A less contorted explanation is that the same propaganda and manipulation that keeps corrupt right-wing thugs in power in Israel is also being market-tested here by our own home-grown force-worshipping greedheads. Because fear is useful in forcing compliance, and fearful people are more likely to acquiesce in brutality.
So I really don't care how the Israelis do airport security, anymore than I want pointers from them on bullozing houses or gunning down stone-throwing kids. It's justice that I want to see done. The Israelis who do that, I'm willing to learn from. But to see heavy-handed police-state tactics, there's no need to travel that far. More's the pity.
Re:Causes, not symptoms (Score:3, Insightful)
There's a difference between facts and moral judgments. US, Spanish, and English involvement in the Middle East is a motivation behind those acts of terrorism. That's a fact. Whether or not they deserved to be bombed is a moral judgment that is partially informed by that fact. If these governments were in fact doing absolutely nothing and were bombed without any provocation, that would lead us to one moral judgment. On the other hand, if these governments were systematically destroying their civilization and they had no other way to respond, that would lead us to a very different moral judgment. The facts are as follows: the US, England, Spain, etc. made, were making, have made, and continue to make certain interventions in the Middle East. Al-Qaeda considered those interventions aggressive and decided to strike back. We can sit around all day analyzing what these interventions are and whether they justify the response, but that would make us historians. If we're worried about serving the interests of Americans, Britons, and Spaniards, we have to analyze which is greatest--the cost of continuing to intervene or the cost of not intervening. This is a cost-benefit analysis, and only works with facts, not moral judgments.

> _PROVIDED MATERIAL_
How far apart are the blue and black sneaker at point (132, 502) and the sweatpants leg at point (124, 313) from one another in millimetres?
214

--

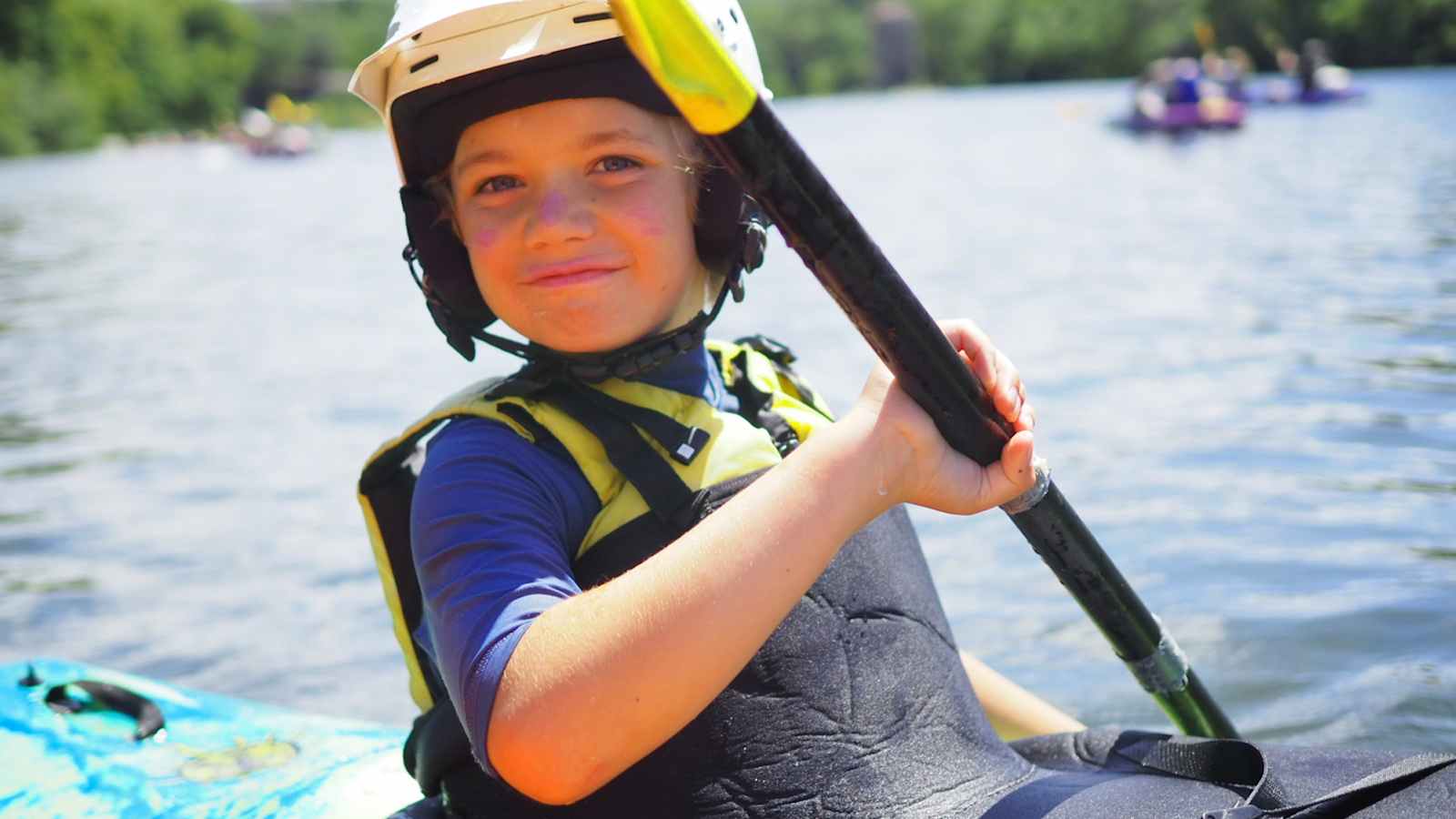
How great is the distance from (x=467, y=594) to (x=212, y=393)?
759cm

> _WHAT YOU NEED TO DO_
(a) In the source extract on terrorism and airport security, what does the writer say a cost-benefit analysis works with?
(b) Decide whether each statement agrees with the source extract on terrorism and airport security, and give yes or no with the words from the extract that decide it: (i) The first writer wants advice from the Israelis on airport security. (ii) The second writer calls involvement in the Middle East by the US, Spain, and England a motivation behind the acts of terrorism. (iii) The second writer says that analyzing whether the interventions justify the response would make us historians.
(c) Carry the source extract on terrorism and airport security forward from its final sentence.

> _SET OF ANSWERS_
(a) It works only with facts, not moral judgments.

(b)
(i) No: "So I really don't care how the Israelis do airport security, anymore than I want pointers from them on bullozing houses or gunning down stone-throwing kids."
(ii) Yes: "US, Spanish, and English involvement in the Middle East is a motivation behind those acts of terrorism."
(iii) Yes: "We can sit around all day analyzing what these interventions are and whether they justify the response, but that would make us historians."

(c)
As an analogy: if I'm pointing a gun at your face and telling you to give me your wallet, you don't really worry about whether or not the fact you killed my father justifies this. You just weigh the options available to you and do whatever satisfies the end you're trying to achieve (be it justice, your own self-preservation, etc.)
Re:Causes, not symptoms (Score:4, Insightful)
Re:Causes, not symptoms (Score:3, Insightful)
France has a pretty good image in the middle east nowadays, despite the fact that it also considers terrorism as one of its first security problem. But it tries to deal with it with respect to human rights.
Re:Causes, not symptoms (Score:5, Insightful)
Second of all: If we would wage war on every potential killer of yours, we would have to concentrate the forces first on you, then on your mother, then on your stepfather (if you have one), then your biological father. Those four persons are the most probable to take your life. They are responsible for about 50% of all homicides. (I am not sure, but I think either your husband/wife or your own children come next.)
Third: There is no direct relation between cause and effect in terrorist attacks. The most recent attempt to a terrorist attack in Germany I know of was a man who planned to carbomb a bank. Not for political reasons, but because of bad service. What's next? Battle against the Customer?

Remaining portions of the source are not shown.